__Stated task A__. Please copy the rows exactly as they appear, starting at the line containing "The photo here" and continuing through the final row, with both ends included.

__Document extract__.

** Start **

As a divorce attorney who has spent nearly two decades litigating family law cases, I’ve seen firsthand how some spouses use manipulative or aggressive tactics to try to gain leverage during divorce proceedings. These tactics are often designed to intimidate, exhaust, or catch the other person off guard.

The good news is that awareness is power. If you understand the most common sneaky divorce tactics, you’re far more likely to protect yourself and respond effectively if they arise.

Here are four common sneaky divorce tactics I see in high-conflict divorce cases, along with practical ways to prepare for them.

1. Using Domestic Violence Claims as a Litigation Weapon

Domestic violence restraining orders exist to protect people from abuse. They are critically important legal tools when genuine abuse is occurring. However, in contentious divorce litigation, restraining orders can sometimes be misused as a strategic weapon.

In California, domestic violence laws are broad. Claims can include not only physical abuse, but also coercive control, disturbing the peace, financial abuse, or emotional manipulation. Because restraining orders can create immediate legal presumptions regarding custody, support, and even who stays in the family home, they can dramatically shift the balance of power in a divorce case.

For example, a restraining order may:

  • Temporarily remove a spouse from the home
  • Impact child custody arrangements
  • Create presumptions favoring one parent
  • Influence support decisions

In some cases, a spouse may exaggerate claims or present selective evidence, such as isolated text messages taken out of context, to obtain temporary orders before the other person has time to respond.

How to Protect Yourself

Preparation matters. If you believe your divorce may become contentious:

  • Consult with an attorney early, even if you hope to mediate
  • Preserve texts, emails, and financial records
  • Stay calm and avoid inflammatory communication
  • Understand your rights before any court filings occur

One of the biggest mistakes people make is assuming they’ll have time to react later. In reality, restraining order hearings can move quickly, and temporary orders can significantly affect your life before you’ve had an opportunity to fully defend yourself.

2. Hiding or Moving Assets

Asset hiding is one of the most feared divorce tactics, especially in high-net-worth cases. While true “secret offshore account” scenarios are less common than people think, attempts to obscure income or complicate financial tracing do happen.

Some common tactics include:

  • Routing money through multiple business entities
  • Delaying distributions from companies
  • Paying income into trusts instead of personal accounts
  • Underreporting income
  • Moving funds between LLCs or corporations

Often, the goal is not necessarily to make money disappear forever. Instead, the strategy may be to make uncovering it so expensive and emotionally draining that the other spouse gives up pursuing it.

How Asset Tracing Works

Family law litigation provides tools for uncovering hidden assets through discovery, including:

  • Subpoenas
  • Depositions
  • Document requests
  • Interrogatories
  • Forensic accounting
  • Private investigations

Even when money is difficult to trace, courts can “charge” a spouse with income that appears unaccounted for until they adequately explain where it went.

What You Can Do

If you suspect financial misconduct:

  • Gather financial records early
  • Save tax returns, bank statements, and business documents
  • Pay attention to unfamiliar entities or accounts
  • Work with an experienced attorney who understands complex financial cases

The more organized you are at the outset, the harder it becomes for someone to manipulate the financial picture.

3. The “Starve-Out” Strategy

One of the most emotionally exhausting tactics in divorce is what I call the “starve-out.” This occurs when one spouse intentionally drags out litigation, withholds support payments, or forces repeated court appearances knowing the other person may lack the emotional or financial resources to keep fighting.

** End **

__Records for the exercise__.

** Start **

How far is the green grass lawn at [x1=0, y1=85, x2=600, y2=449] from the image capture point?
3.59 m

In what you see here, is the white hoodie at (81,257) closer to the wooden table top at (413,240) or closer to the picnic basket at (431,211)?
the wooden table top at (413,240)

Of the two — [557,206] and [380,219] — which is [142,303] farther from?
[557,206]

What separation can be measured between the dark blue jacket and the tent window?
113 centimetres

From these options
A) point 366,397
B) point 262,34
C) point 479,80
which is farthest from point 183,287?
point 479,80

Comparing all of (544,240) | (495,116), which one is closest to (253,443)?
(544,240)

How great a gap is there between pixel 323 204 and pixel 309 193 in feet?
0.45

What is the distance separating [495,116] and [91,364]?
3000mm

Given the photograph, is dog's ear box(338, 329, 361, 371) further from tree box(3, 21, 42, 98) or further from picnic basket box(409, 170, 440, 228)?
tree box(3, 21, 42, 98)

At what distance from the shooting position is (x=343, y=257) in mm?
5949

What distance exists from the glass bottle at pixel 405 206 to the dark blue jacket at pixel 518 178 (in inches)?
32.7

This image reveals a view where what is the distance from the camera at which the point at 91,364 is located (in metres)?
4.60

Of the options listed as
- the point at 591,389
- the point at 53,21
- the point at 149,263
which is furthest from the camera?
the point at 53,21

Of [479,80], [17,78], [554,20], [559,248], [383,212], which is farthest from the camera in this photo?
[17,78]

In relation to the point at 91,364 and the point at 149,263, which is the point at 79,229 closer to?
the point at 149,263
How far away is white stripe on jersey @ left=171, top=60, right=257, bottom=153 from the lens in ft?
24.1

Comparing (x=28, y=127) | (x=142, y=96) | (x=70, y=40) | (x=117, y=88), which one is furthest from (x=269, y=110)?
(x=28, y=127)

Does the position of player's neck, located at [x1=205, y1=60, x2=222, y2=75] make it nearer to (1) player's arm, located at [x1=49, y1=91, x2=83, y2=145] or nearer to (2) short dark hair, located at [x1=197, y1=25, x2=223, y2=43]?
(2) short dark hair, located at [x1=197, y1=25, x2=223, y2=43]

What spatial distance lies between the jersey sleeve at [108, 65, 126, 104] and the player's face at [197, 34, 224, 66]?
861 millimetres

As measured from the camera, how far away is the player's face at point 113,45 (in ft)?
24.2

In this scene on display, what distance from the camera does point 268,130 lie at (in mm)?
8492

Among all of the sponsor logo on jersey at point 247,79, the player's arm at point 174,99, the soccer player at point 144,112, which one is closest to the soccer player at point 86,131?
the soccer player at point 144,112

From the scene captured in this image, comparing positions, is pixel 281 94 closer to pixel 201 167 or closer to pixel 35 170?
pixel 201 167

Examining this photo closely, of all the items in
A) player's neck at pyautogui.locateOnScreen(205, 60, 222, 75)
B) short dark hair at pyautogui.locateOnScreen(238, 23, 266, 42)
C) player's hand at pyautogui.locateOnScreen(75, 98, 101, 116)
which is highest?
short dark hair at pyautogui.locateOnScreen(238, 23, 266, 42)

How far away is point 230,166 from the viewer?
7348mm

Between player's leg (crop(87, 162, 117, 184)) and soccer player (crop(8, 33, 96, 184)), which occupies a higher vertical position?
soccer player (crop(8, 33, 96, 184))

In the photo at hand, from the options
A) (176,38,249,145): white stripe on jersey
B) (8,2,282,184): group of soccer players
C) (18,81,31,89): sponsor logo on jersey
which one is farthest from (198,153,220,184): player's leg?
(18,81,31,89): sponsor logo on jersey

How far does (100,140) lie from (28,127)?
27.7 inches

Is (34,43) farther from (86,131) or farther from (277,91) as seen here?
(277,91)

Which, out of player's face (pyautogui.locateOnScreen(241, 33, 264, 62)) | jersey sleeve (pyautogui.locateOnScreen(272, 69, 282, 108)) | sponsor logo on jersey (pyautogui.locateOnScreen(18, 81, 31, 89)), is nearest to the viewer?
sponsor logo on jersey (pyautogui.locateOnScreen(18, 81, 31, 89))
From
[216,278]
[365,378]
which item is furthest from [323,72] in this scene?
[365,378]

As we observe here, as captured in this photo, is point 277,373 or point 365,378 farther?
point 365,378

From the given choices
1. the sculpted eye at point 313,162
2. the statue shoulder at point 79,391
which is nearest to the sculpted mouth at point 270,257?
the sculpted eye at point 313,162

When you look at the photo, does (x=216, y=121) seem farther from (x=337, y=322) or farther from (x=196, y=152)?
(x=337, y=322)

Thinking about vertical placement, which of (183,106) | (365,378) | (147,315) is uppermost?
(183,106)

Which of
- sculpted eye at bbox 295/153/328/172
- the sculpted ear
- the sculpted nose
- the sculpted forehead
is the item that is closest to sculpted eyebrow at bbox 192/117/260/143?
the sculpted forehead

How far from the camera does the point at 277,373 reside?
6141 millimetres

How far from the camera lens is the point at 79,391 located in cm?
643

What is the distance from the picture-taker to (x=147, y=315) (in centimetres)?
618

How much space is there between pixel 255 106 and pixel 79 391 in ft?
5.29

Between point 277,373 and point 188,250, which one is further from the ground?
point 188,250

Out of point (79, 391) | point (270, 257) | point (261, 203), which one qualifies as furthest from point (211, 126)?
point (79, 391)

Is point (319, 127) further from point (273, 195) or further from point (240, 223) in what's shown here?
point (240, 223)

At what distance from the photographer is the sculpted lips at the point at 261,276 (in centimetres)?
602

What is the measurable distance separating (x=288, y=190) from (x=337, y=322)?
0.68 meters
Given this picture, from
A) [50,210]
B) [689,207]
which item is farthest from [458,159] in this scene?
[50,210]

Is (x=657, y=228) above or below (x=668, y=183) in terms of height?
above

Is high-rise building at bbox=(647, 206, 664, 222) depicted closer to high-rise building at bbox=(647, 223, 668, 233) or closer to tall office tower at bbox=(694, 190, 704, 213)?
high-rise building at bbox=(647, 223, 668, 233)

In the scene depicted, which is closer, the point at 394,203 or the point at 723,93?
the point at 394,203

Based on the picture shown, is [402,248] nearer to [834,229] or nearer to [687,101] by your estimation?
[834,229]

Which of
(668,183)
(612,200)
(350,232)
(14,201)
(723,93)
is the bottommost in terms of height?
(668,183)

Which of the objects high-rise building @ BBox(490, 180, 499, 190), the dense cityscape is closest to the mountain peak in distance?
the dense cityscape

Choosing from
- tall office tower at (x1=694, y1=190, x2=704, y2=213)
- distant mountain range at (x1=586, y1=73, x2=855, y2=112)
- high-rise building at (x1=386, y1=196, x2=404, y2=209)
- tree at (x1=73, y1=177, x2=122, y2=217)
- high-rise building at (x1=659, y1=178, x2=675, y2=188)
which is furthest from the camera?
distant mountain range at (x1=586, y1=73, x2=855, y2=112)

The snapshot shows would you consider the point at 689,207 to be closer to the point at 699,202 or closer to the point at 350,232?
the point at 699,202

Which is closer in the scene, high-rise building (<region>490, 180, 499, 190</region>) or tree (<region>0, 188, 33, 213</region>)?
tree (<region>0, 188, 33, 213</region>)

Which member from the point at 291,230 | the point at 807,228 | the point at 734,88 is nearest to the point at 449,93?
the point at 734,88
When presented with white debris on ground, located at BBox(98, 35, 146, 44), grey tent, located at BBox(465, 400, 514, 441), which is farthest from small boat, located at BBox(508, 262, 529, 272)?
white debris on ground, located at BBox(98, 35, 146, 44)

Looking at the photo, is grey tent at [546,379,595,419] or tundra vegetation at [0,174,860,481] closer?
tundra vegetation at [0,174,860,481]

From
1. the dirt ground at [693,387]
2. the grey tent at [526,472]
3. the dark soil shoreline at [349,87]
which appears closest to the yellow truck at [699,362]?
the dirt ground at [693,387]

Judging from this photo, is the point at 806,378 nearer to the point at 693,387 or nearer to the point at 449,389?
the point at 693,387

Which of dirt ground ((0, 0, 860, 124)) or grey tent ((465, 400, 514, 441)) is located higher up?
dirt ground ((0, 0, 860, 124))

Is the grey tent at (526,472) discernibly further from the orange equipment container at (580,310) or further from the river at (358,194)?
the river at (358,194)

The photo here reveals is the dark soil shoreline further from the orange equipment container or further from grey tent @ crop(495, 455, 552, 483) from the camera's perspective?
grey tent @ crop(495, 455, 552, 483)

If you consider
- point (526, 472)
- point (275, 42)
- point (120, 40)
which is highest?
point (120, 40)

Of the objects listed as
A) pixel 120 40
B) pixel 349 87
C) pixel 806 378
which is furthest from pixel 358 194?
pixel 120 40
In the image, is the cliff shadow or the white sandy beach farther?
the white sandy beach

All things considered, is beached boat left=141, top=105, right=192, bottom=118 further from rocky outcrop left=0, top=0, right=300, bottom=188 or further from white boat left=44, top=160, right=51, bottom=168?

** End **

__Stated task B__. Translate this sentence from the divorce tactics article into Spanish: "Asset hiding is one of the most feared divorce tactics, especially in high-net-worth cases."

__Exercise solution A__.
The photo here reveals is the dark soil shoreline further from the orange equipment container or further from grey tent @ crop(495, 455, 552, 483) from the camera's perspective?
grey tent @ crop(495, 455, 552, 483)

If you consider
- point (526, 472)
- point (275, 42)
- point (120, 40)
which is highest?
point (120, 40)

Of the objects listed as
A) pixel 120 40
B) pixel 349 87
C) pixel 806 378
which is furthest from pixel 358 194?
pixel 120 40
In the image, is the cliff shadow or the white sandy beach farther?
the white sandy beach

All things considered, is beached boat left=141, top=105, right=192, bottom=118 further from rocky outcrop left=0, top=0, right=300, bottom=188 or further from white boat left=44, top=160, right=51, bottom=168?

__Exercise solution B__. Ocultar bienes es una de las tácticas de divorcio más temidas, sobre todo en los casos de alto patrimonio.